VORSITZENDER: Nur ein Absatz bezieht sich auf Göring.

DR. SEIDL: Herr Präsident! Es handelt sich nur um die Frage, ob ich in der Hauptverhandlung diese Photokopie dem Angeklagten Göring zur Kenntnisnahme übergeben darf oder nicht. Wenn diese Möglichkeit besteht – und ich sehe keinen Grund, warum das nicht möglich sein sollte –, dann bin ich in kurzer Zeit in der Lage, eine etwa notwendig werdende Frage an den Zeugen Puhl zu stellen; aber meines Erachtens hat der Angeklagte recht, wenn er sagt, daß er von einem Dokument, von dem nur Auszüge verlesen werden, von seinem ganzen Umfang Kenntnis nehmen möchte.

Ausgelesene Daten
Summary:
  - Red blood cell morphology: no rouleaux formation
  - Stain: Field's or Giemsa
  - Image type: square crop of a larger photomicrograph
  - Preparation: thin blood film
--
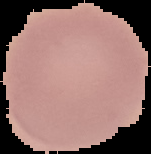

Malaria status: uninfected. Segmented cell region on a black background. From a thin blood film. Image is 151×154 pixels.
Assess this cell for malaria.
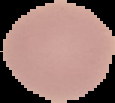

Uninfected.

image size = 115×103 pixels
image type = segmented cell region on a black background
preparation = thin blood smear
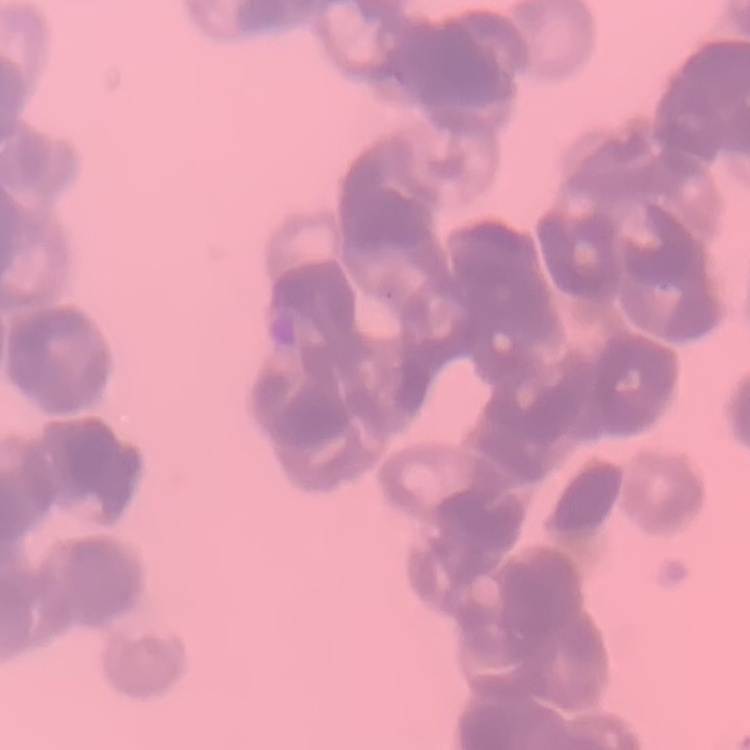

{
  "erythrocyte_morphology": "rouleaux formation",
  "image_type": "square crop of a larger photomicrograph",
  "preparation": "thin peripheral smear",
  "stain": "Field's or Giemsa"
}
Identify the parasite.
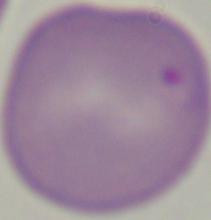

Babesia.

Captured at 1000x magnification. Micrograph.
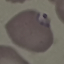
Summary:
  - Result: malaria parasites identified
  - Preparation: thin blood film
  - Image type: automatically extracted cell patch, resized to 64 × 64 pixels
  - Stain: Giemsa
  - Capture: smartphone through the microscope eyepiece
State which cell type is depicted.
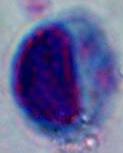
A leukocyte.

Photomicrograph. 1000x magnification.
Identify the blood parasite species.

Ziel der Übung
Schreib das Verhandlungsprotokoll zur Photokopie für Göring im Anschluss an Dr. Seidls letzten Satz weiter.

Antwort unten
MR. DODD: Herr Vorsitzender! Vielleicht kann ich etwas behilflich sein. Ich möchte darauf hinweisen, daß Herr Dr. Seidl dieses Dokument sowieso zehn Minuten lang während der Verhandlungspause in der Hand gehabt hat, und außerdem möchte ich [653] darauf hinweisen, daß wir als Mitglieder der Anklagevertretung ihn nicht davon ausgeschlossen haben, das Dokument zu erhalten; es ist lediglich eine Sicherheitsmaßnahme.


VORSITZENDER: Vielleicht sind Sie, Dr. Seidl, zufrieden, wenn wir verfügen, daß der Zeuge Puhl um zwei Uhr wieder vorgeladen wird, damit Sie die gewünschten Fragen an ihn stellen können. Er kann selbstverständlich das Dokument haben; er hält es ja in der Hand; und Göring kann es natürlich auch bekommen.


DR. SEIDL: Da ist ja die Schwierigkeit, Herr Präsident, daß zwar ich das Dokument habe, daß aber auf Grund der Anweisungen, die hier Geltung haben, der Angeklagte Göring nicht in den Besitz des Dokuments kommen kann.


VORSITZENDER: Sie können das Dokument jetzt Göring übergeben.


DR. SEIDL: Das darf ich nicht tun.


VORSITZENDER: Ich sage Ihnen doch, Sie sollen es tun, man wird es gestatten.

Dr. Sauter, wollen Sie Thoms, dessen Erklärung hier vorgelegt wurde, im Kreuzverhör vernehmen?


DR. SAUTER: Bitte, ja.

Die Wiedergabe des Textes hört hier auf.